Görevler =>
a - Teknoloji terimleri metninde "Alışılagelmiş yavaş ve" ifadesinden başlayıp "genişbant ile birlikte." ifadesine kadar olan bölümü, bu son ifade de dahil, olduğu gibi aktarın.
b - Teknoloji terimleri metnini iki cümleyle özetleyin.

==== Alıntı Metin

İnternet dendiğinde akla gelen birkaç terimden biri olan MP3, MPEG (Motion Pictures Experts Group) Layer 3'ün kısaltmasından oluşmuş, dünyanın en yaygın müzik biçimi ve ses sıkıştırma biçimidir. Sıkıştırma algoritmaları geliştirilmeden önce bilgisayarlarda ses örnekleri wav, pcm, voc, au, snd gibi biçimlerde saklanıyordu. Bu biçimler insan kulağının duyamayacağı ses frekanslarını da depolayarak dosyanın şişmesine yol açtığı için, CD kalitesinde 3-5 dakikalık bir ses kaydının saklanabilmesi için 50 ila 70 MB arasında bir sabit disk alanı gerekmekteydi. MP3 ise, müzik dosyalarını CD kalitesinde, eskiye nazaran 16'da 1 oranında sıkıştırarak bir devrim yarattı. Bugün dünyanın en yaygın müzik biçimlerinden biri olarak ticarileşiyor.

Genişbant

Alışılagelmiş yavaş ve kesintili bağlantının tam tersidir “genişbant”. Yüksek hızda veri transferi teknolojisinin genel adı olarak kullanılmakta olup, bu teknoloji ADSL, kablolu ve uydulu olmak üzere üç farklı şekildedir. Hızlı ve kesintisiz olması sayesinde genişbant üzerinde yüzlerce uygulama ve fonksiyon kullanılabilir. Örneğin İnternet üzerinden TV kalitesinde kesintisiz film izlemek, ses kalitesi yüksek radyolar dinlemek, ve her türlü dosyayı hızlı biçimde bilgisayara indirmek mümkündür. Sesli ve görüntülü iletişim de genişbant İnternet’in sunduğu nimetlerden biridir. Ağ üzerinden başkalarıyla gerçek zamanlı oyun oynamak da son derece rahat olur genişbant ile birlikte.

Akıllı Kart

Cep telefonlarımızda yaygın olarak kullanılan ve üzerinde pul büyüklüğünde bir bilgisayar bulunan kartlar, ‘akıllı kart’ olarak adlandırılıyor. Akıllı kart teknolojisinin veri saklama kapasitesi arttıkça, yakın gelecekte, kimlik kartı, kredi kartı, sosyal hizmetler kartları, nüfus cüzdanı, ehliyet ve pasaport yerine geçen tek bir kart olacak.

USB (Universal Serial Bus)

Evrensel Seri Yolu, bilgisayarların diğer cihazlarla iletişim kurması için geliştirilmiş bir veri yolu standardır. USB, iletişim standartlarında yeni bir bağlantı şeklidir. Geleneksel seri ve paralel portların yerini almak ve evrensel bir standart oluşturmak hedefiyle üretilmiştir. USB, bağlandığı alete güç de verir. 12 Mbit/s ve 1.5 Mbit/s veri transfer hızı sağlar. Günümüzde USB’den bağlanarak çalışan peçok ürün çeşiti bulunmaktadır.

========
==== Kayıt Dökümü

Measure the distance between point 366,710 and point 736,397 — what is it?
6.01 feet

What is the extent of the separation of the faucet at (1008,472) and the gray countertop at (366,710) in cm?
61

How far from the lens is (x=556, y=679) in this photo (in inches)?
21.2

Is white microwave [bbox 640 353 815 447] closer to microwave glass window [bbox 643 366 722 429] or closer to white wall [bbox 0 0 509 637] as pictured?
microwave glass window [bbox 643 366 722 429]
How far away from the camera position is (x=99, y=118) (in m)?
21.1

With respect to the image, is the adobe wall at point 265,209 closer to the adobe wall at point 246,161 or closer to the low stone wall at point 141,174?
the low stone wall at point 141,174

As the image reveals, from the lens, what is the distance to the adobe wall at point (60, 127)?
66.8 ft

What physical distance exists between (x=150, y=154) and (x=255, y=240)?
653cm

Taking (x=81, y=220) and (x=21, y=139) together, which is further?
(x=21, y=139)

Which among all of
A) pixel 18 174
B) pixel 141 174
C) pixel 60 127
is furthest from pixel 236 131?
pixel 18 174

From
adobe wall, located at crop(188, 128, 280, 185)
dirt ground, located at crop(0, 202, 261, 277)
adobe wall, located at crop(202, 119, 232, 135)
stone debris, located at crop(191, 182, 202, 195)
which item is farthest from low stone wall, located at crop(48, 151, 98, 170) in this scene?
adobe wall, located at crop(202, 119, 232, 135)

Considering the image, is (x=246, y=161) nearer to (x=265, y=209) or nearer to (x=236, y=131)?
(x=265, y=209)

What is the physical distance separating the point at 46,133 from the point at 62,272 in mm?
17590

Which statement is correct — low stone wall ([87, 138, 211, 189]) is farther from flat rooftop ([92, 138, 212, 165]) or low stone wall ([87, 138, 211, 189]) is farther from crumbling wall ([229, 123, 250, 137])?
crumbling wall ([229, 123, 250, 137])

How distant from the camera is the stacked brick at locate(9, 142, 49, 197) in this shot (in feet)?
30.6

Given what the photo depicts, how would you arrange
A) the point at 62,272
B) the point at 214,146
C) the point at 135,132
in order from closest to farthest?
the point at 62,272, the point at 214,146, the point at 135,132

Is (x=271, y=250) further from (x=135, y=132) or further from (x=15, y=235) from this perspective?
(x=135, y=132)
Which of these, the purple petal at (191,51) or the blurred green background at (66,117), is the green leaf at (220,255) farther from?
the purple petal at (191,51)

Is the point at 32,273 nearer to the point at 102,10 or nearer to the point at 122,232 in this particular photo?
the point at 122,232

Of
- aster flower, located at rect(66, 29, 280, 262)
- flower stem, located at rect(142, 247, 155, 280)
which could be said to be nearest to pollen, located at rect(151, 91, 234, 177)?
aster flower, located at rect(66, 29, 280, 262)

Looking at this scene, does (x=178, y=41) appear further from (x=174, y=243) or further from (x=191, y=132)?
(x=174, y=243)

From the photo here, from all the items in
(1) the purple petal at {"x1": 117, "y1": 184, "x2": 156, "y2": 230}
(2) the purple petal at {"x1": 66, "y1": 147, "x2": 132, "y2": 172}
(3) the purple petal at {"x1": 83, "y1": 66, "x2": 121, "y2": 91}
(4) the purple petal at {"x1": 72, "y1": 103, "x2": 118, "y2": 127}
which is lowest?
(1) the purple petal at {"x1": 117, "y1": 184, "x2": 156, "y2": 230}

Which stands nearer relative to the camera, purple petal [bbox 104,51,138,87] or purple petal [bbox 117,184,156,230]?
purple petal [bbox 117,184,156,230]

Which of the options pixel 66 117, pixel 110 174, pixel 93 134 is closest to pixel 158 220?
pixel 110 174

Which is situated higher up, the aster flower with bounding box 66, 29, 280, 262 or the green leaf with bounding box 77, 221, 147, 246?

========

Görev Çözümleri =>
a -
Alışılagelmiş yavaş ve kesintili bağlantının tam tersidir “genişbant”. Yüksek hızda veri transferi teknolojisinin genel adı olarak kullanılmakta olup, bu teknoloji ADSL, kablolu ve uydulu olmak üzere üç farklı şekildedir. Hızlı ve kesintisiz olması sayesinde genişbant üzerinde yüzlerce uygulama ve fonksiyon kullanılabilir. Örneğin İnternet üzerinden TV kalitesinde kesintisiz film izlemek, ses kalitesi yüksek radyolar dinlemek, ve her türlü dosyayı hızlı biçimde bilgisayara indirmek mümkündür. Sesli ve görüntülü iletişim de genişbant İnternet’in sunduğu nimetlerden biridir. Ağ üzerinden başkalarıyla gerçek zamanlı oyun oynamak da son derece rahat olur genişbant ile birlikte.

b - MP3, müzik dosyalarını CD kalitesinde eskiye göre 16'da 1 oranında sıkıştıran ve dünyanın en yaygın müzik biçimlerinden biri olan bir biçimdir; genişbant ise ADSL, kablolu ve uydulu olmak üzere üç şekli bulunan yüksek hızlı veri transferi teknolojisinin genel adıdır. Üzerinde pul büyüklüğünde bir bilgisayar bulunan akıllı kartın yakın gelecekte kimlik kartı, kredi kartı, ehliyet ve pasaport gibi kartların yerine geçeceği belirtilir, USB ise bilgisayarların diğer cihazlarla iletişim kurması için geliştirilmiş ve bağlandığı alete güç de veren bir veri yolu standardı olarak tanımlanır.